Physician compensation in 2023: 22 numbers to know

Several reports have come out in recent months highlighting physician compensation trends. While data periods, criteria and samples differed over such reports, some trends emerged that showed consistent data, including a strong correlation between compensation increases in certain specialties.

Compiled below are some headline categories from three reports: The "2023 Review of Physician and Advanced Practitioner Recruiting Incentives" from AMN Healthcare, the Medscape "Physician Compensation Report 2023" and Sullivan Cotter's "2022-2023 Physician Compensation and Productivity Report."

Highest- and lowest-paid specialties

$619,000: Plastic surgery (Medscape)

$249,000: Public health and preventive medicine

*$677,691: Cardiology (Sullivan Cotter)

*$270,666: Pediatrics

*of specialties showing highest increases

$633,000: Orthopedics (AMN)

# # #

_PROBLEM 1_
In the compensation text, which specialty is listed at $619,000?
_PROBLEM 2_
List every specialty that the compensation text pairs with a dollar figure.
_PROBLEM 3_
Please reproduce the part of the compensation text starting at "Physician compensation in" and ending at "Cardiology (Sullivan Cotter)".
The records are separate material and have no connection to the compensation text.

# # #

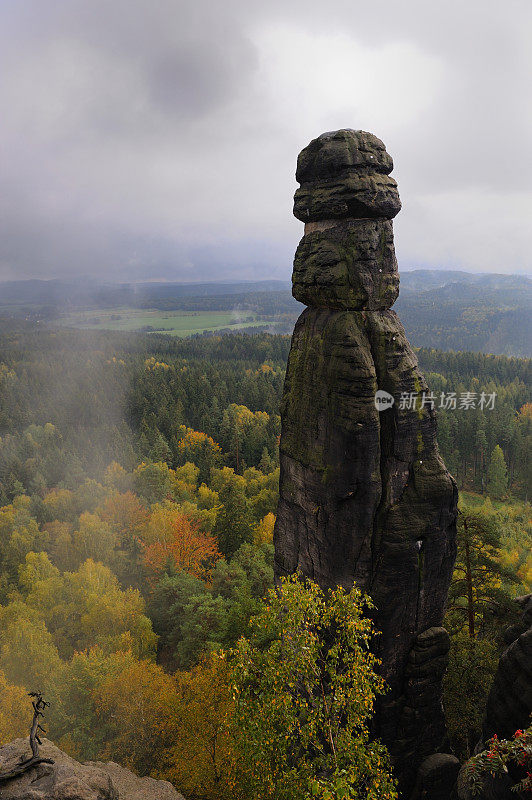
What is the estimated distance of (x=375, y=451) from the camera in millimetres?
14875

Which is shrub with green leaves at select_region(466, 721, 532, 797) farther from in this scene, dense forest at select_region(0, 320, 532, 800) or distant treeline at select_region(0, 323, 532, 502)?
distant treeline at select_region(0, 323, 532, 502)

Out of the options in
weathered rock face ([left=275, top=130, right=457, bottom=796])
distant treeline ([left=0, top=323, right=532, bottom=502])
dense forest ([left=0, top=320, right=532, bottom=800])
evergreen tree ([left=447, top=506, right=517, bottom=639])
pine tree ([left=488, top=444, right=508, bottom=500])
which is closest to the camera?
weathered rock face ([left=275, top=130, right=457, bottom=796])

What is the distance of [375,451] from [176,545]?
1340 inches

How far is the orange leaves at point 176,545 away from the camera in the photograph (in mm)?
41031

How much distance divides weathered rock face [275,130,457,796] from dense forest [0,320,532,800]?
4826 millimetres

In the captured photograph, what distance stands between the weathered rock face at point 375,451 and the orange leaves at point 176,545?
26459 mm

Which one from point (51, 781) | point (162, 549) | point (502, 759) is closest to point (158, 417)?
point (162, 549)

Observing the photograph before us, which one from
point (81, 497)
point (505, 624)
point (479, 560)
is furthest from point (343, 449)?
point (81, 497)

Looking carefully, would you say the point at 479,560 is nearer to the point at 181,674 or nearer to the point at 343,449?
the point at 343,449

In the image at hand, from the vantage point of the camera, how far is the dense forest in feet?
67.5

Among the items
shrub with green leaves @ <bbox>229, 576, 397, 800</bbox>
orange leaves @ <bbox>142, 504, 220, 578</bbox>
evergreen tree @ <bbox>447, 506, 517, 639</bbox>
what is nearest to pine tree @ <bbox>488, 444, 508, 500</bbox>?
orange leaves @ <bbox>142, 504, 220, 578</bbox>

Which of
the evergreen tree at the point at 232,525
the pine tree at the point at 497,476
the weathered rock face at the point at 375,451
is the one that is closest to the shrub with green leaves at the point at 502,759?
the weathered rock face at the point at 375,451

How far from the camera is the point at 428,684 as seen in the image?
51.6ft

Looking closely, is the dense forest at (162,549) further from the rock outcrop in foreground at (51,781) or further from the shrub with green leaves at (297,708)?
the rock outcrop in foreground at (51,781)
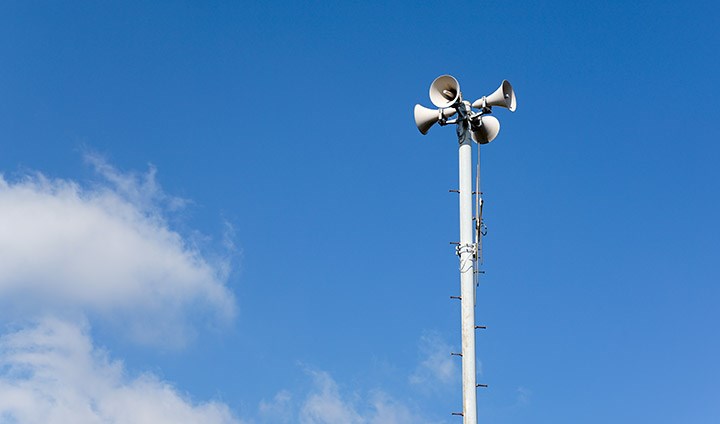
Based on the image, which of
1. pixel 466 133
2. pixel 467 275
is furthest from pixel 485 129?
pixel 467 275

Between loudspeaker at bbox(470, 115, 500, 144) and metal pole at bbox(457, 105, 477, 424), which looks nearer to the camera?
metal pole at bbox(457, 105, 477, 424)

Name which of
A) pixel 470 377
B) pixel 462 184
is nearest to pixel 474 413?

# # #

_RESPONSE 1_
Plastic surgery

_RESPONSE 2_
Plastic surgery, public health and preventive medicine, cardiology, pediatrics, orthopedics

_RESPONSE 3_
Physician compensation in 2023: 22 numbers to know

Several reports have come out in recent months highlighting physician compensation trends. While data periods, criteria and samples differed over such reports, some trends emerged that showed consistent data, including a strong correlation between compensation increases in certain specialties.

Compiled below are some headline categories from three reports: The "2023 Review of Physician and Advanced Practitioner Recruiting Incentives" from AMN Healthcare, the Medscape "Physician Compensation Report 2023" and Sullivan Cotter's "2022-2023 Physician Compensation and Productivity Report."

Highest- and lowest-paid specialties

$619,000: Plastic surgery (Medscape)

$249,000: Public health and preventive medicine

*$677,691: Cardiology (Sullivan Cotter)